Em O Outro Beijo no Asfalto o espaço é uma rua da cidade do Porto em um horário comercial. A exterioridade dos papéis trocados discute definição de gêneros. A corporalidade dos performers parece conversar de certo modo com nossos princípios de fisionomia, pois a performer é baixa e robusta, compacta, como se pode pensar de uma fisicalidade masculina. O performer é alto e magro, como o ideal de beleza feminina. As roupas, tanto o terno quanto o figurino feminino, são de cortes e motivos antigos, o que parece sinalizar que a questão de gêneros não é uma ocorrência contemporânea, ou seja, discutem a temporalidade, nosso modo de estar no tempo. Se a definição de performance mostra que, entre suas características, ela desempenha o papel de possibilitar ao espectador ter acesso ao mundo da arte em uma interrupção impensada em seu cotidiano, no caso de O Outro Beijo no Asfalto nossa concepção cultural toma, ao menos, um golpe bem-humorado. Mas o curioso é que nem nos damos conta de que realmente, ao contrário da peça de Nelson, o beijo é entre um homem e uma mulher. Talvez isso queira dizer que continuamos os mesmos sendo diferentes: lucidez sutil do trabalho que quase passa despercebida.

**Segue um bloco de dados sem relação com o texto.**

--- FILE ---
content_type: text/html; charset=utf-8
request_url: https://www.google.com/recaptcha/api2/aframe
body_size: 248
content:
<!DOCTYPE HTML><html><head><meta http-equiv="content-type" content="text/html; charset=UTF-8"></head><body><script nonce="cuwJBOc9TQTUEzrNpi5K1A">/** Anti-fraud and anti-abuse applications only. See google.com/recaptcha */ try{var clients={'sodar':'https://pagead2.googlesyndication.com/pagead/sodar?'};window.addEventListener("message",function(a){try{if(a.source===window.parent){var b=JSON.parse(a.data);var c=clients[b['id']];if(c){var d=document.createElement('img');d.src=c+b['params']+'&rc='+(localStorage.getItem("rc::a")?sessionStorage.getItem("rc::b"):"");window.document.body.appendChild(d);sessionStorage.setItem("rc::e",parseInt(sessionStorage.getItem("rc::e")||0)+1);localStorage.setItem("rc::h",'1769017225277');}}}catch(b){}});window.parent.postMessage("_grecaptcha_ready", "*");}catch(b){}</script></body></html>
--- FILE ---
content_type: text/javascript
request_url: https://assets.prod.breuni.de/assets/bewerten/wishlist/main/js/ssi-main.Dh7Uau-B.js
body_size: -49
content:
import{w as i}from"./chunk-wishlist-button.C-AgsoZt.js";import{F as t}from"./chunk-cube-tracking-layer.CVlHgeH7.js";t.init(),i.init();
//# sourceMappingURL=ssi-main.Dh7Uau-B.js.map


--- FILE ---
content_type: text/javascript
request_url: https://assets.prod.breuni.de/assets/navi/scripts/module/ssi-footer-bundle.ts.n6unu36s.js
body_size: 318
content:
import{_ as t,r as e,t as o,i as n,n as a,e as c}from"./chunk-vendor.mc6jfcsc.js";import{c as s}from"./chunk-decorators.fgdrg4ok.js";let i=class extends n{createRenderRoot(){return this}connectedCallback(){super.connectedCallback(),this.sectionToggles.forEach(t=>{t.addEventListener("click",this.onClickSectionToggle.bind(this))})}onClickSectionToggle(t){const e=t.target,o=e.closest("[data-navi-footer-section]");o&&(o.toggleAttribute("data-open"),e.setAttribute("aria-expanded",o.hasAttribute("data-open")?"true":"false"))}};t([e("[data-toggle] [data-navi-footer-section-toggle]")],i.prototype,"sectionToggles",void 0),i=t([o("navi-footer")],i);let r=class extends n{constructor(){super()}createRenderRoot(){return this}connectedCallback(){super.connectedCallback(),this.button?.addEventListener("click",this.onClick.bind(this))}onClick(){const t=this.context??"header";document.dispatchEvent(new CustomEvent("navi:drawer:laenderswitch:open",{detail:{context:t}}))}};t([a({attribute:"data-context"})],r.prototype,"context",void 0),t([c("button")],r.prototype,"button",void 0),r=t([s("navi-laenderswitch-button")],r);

Porém, a placa de contramão que surge na esquina quando o casal desaparece sinaliza a vigência de uma não aceitação e a contravenção do ato.
A gravação da performance realizada em preto e branco me fez lembrar de uma foto de Robert Doisneau que mostra um casal se beijando em uma rua de Paris em meio aos transeuntes. A referida fotografia é de 1950 e, durante muito tempo, se pensou que fosse um instantâneo casual, porém, ao sabermos que se trata de uma pose elaborada pelo fotógrafo, ela parece evocar a felicidade e a promessa fictícia dos anos pós Segunda Grande Guerra. Os elementos ficcionais da performance da Cia. Excessos, a gravação que deixa à mostra pessoas fotografando e filmando com seus celulares, nos sugere que a discussão da sexualidade possui diversos planos entre o que conquistamos em termos de direito e a fogueira na qual nos deixamos arder.